California has taken steps to increase the password security on new devices made after January 1 2020. Senate Bill No. 327 forces manufactures to create unique passwords for each device or force the user to create a new password on their first login.
This only applies to devices that are accessible outside the local network.
(1) The preprogrammed password is unique to each device manufactured.
(2) The device contains a security feature that requires a user to generate a new means of authentication before access is granted to the device for the first time.
Many websites provide the default credentials for devices and hackers use this same information to quickly authenticate to devices when the administrator leaves the default as-is. The hope is that this bill would eliminate this easy attack vector. I would expect this to help prevent default password from being used, however it may not be enough. Forcing a home user to change their password without guidance often results in weak passwords. If the manufacture creates good unique passwords for each device this would be better. But this still fails to use good security techniques. Having some form of 2-factor authentication (2FA) would be best. Implemented correctly, a weak password with 2FA would be far better than then a strong password without 2FA. There was no mention of using 2FA in the bill.
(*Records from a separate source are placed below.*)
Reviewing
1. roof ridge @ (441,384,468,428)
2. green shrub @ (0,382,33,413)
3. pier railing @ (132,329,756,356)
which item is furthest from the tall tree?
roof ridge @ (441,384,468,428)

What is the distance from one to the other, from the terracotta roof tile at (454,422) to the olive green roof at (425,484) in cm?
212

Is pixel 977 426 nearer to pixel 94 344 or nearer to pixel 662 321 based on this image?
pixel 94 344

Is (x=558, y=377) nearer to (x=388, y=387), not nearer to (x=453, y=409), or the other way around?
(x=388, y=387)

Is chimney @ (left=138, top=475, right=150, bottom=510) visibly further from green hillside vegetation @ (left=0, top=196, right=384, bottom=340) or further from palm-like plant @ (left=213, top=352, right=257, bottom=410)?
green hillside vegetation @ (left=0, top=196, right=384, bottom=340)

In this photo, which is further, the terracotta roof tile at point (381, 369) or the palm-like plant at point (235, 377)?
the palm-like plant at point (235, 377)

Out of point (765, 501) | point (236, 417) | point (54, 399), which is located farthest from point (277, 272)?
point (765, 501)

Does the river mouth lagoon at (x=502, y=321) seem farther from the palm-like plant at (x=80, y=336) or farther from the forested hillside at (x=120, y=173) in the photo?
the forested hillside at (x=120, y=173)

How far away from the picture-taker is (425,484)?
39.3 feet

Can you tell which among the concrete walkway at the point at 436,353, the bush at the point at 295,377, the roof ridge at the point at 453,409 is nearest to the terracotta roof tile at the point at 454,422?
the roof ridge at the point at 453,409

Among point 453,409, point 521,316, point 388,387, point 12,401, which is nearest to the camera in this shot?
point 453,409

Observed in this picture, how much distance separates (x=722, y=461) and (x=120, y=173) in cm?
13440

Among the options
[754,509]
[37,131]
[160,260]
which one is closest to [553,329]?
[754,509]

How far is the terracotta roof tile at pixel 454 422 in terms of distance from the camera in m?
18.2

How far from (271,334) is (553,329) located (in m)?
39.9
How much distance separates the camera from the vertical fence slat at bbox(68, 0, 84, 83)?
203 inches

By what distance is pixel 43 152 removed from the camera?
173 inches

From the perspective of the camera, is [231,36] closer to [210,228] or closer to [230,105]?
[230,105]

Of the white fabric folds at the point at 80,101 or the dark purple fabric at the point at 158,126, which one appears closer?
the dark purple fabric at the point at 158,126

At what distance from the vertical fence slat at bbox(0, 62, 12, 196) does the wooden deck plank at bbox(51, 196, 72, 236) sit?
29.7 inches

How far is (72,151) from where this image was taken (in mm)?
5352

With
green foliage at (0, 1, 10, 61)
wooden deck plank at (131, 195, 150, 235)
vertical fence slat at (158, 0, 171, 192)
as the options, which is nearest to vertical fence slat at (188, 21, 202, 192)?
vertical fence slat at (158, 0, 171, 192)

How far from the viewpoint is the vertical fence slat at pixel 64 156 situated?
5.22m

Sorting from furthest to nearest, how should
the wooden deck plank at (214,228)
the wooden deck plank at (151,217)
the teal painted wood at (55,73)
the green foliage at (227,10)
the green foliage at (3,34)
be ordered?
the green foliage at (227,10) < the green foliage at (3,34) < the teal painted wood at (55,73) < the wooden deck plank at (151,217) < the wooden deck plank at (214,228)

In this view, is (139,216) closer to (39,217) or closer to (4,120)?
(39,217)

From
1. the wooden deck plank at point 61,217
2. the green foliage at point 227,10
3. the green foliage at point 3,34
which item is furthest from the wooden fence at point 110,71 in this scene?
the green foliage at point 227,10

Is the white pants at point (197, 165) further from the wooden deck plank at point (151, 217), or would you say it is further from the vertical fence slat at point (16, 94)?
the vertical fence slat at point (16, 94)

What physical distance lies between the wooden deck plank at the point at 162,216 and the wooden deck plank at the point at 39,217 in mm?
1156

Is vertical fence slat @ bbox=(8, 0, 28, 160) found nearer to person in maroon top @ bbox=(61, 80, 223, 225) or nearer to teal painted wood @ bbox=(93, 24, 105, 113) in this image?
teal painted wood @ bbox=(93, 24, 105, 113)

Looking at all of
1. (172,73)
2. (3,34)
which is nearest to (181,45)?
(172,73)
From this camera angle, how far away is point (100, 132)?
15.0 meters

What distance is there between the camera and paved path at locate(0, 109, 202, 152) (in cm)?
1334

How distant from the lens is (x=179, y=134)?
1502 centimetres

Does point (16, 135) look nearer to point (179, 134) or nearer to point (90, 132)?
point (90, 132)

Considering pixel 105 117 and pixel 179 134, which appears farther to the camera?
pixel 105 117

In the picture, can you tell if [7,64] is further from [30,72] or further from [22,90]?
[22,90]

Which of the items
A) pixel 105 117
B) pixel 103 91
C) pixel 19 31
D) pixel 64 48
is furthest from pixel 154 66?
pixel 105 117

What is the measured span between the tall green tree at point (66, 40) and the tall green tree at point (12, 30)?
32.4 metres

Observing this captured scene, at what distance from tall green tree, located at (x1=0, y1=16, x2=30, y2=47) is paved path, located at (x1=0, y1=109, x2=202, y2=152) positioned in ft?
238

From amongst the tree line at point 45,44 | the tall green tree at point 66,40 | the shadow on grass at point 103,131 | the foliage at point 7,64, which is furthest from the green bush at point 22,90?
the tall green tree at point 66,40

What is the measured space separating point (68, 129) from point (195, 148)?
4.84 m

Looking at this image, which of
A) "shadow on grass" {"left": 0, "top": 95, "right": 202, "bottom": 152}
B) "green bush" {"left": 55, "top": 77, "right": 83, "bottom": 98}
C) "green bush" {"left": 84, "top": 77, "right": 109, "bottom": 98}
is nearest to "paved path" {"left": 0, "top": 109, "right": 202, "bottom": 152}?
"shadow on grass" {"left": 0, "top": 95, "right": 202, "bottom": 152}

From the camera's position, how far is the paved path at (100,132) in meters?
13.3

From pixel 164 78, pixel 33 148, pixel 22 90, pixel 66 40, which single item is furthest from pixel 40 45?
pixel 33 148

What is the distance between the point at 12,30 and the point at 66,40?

The bill also requires “appropriate” security of the device for the information that is collected. This is ambiguous with many definitions of what is “appropriate”. Hopefully the manufacturer will require strong passwords and good encryption. Also, educating to customer with good security practices would go a long way to keep customers safe.
The bill doesn’t cover firmware updates. If there is a easy exploit in the firmware this is just as bad as default passwords. Exploits in firmware are often slow to be patched because the time it takes to release the patch as well as the customer not being familiar with the device or updating the device. One-click firmware upgrades and update reminders on the device would help more devices to be updated quicker. Some firmware updates are hidden under multiple “advanced” options or the update requires multiple devices like a USB to update the firmware. This makes it difficult for the customer, delaying the patch.
The bill seems to be a response to the VPNFilter attack where over 500,000 home routers were compromised with malware through the use of default passwords and exploits. The bill may not prevent many attacks but with a bit of effort from the manufacture and customers, some attacks may be prevented.